I don’t mean that I want him to be quirky, but rather that he needs some ticks, some habits that are his and his alone. I need to find the shorthand for his character, little ticks, or quirks, that give the reader something solid – something, I suppose, to judge him by. I mean something like ‘Jason was a Mac man.’ A preference for a particular computer won’t, in this case, give away anything significant about his character, but that’s the sort of thing I’m trying to figure out.

What sort of physical ticks, verbal habits, or quirks of personality would a man who has previously been an underwear model, and who is now a hired stalker, have? He aspires to have a career as a television presenter, and has signed up to stalk Heather only because he thinks it’ll offer excellent opportunities for networking. So he could be the sort of guy who has a fantastically organized set of business cards. Maybe he has an app for that? Or possibly a spreadsheet which, to me, would signify a level of obsession that would be more appropriate to Heather. But I don’t think he’s that clever. Jason is pretty. He’s a bit more useful than your average Bond Girl but not by much.

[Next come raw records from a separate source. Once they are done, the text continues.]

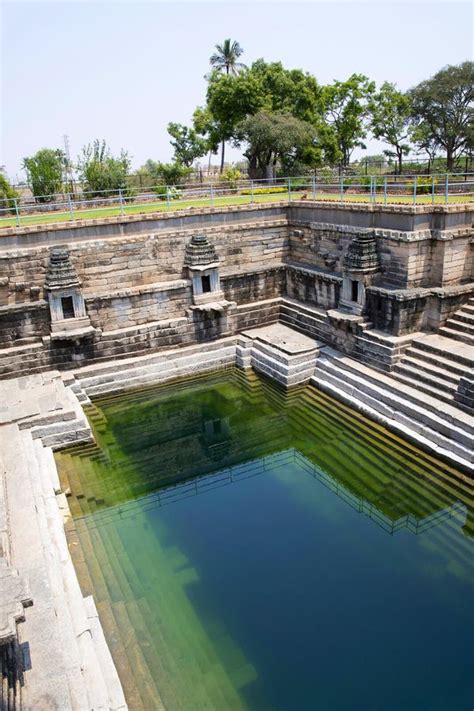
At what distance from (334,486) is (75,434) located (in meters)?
5.29

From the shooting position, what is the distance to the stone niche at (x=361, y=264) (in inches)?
496

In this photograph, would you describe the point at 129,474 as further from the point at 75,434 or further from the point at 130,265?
the point at 130,265

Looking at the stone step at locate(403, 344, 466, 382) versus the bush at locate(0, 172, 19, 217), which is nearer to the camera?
the stone step at locate(403, 344, 466, 382)

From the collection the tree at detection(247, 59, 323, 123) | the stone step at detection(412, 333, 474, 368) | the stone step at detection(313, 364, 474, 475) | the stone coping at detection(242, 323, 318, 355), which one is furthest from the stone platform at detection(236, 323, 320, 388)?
the tree at detection(247, 59, 323, 123)

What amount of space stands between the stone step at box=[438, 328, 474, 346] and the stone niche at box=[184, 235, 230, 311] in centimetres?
565

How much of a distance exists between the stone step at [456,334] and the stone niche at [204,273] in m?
5.65

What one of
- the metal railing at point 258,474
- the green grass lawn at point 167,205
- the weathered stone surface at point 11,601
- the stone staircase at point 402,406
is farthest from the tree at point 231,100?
the weathered stone surface at point 11,601

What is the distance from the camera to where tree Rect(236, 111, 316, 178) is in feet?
80.5

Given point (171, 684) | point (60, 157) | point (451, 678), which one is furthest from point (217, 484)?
point (60, 157)

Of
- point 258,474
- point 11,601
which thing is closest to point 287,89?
point 258,474

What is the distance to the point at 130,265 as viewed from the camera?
45.6ft

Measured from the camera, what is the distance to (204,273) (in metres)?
14.4

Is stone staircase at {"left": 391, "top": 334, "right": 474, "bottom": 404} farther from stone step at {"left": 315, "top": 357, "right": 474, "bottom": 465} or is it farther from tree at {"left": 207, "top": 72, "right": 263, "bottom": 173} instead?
tree at {"left": 207, "top": 72, "right": 263, "bottom": 173}

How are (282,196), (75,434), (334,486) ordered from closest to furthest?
(334,486), (75,434), (282,196)
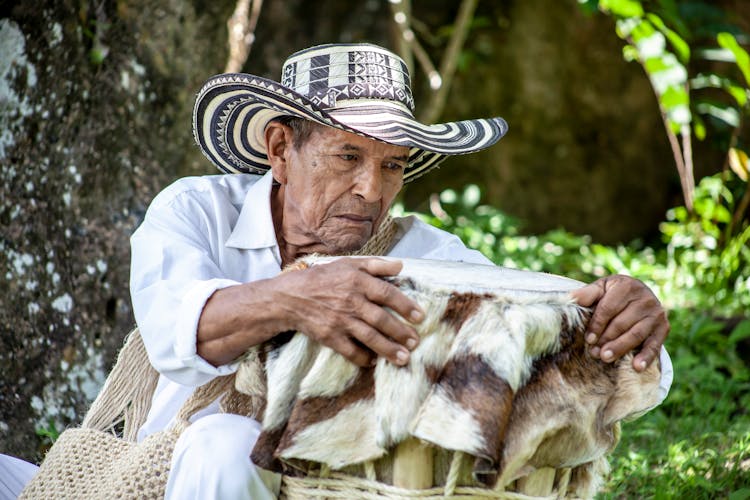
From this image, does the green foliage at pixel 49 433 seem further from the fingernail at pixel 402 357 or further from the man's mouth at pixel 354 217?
the fingernail at pixel 402 357

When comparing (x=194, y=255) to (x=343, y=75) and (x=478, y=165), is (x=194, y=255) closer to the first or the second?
(x=343, y=75)

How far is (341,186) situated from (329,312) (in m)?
0.77

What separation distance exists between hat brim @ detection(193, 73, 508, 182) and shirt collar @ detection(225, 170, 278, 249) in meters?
0.26

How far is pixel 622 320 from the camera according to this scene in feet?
6.56

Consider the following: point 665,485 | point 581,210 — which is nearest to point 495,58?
point 581,210

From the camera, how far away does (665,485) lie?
10.5 feet

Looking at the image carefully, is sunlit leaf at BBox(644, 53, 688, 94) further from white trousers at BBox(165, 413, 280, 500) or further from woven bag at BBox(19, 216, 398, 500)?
white trousers at BBox(165, 413, 280, 500)

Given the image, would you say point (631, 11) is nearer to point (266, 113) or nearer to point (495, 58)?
point (495, 58)

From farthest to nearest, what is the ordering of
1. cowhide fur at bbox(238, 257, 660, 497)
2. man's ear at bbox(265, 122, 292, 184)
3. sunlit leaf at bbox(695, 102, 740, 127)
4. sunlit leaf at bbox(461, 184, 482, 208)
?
sunlit leaf at bbox(461, 184, 482, 208), sunlit leaf at bbox(695, 102, 740, 127), man's ear at bbox(265, 122, 292, 184), cowhide fur at bbox(238, 257, 660, 497)

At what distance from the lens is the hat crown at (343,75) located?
2635mm

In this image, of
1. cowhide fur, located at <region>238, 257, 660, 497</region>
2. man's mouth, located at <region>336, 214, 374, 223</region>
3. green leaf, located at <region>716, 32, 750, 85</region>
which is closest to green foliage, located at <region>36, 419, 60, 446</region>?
man's mouth, located at <region>336, 214, 374, 223</region>

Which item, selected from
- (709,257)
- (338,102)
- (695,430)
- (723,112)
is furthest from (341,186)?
(723,112)

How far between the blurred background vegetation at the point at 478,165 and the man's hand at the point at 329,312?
169 cm

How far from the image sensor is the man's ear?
2.74m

He will mimic Heather’s behaviour, in fact, he’s just done that. And it didn’t work well. Though gorgeous, he still can’t get away with flirting the way Heather can. He just called the Production Coordinator sweetheart and she very nearly bit his pretty head off.

Ooh, what if Jason has something terrible happen to his eyes? A blind stalker! That’s maybe a bit cute.

Henri Bergson, a French philosopher, wrote a book called Laughter An Essay on the Meaning of the Comic. In the bit where he discusses the comic in general, he mentions exaggeration in regard to caricature:

For exaggeration to be comic, it must not appear as an aim, but rather as a means that the artist is using in order to make manifest to our eyes the distortions which he sees in embryo.

I want the novel to be comic, and for the characters themselves to grow from the type of distortions that Bergson mentions. Those tiny little ticks that make us all unique tend reveal more than we realize.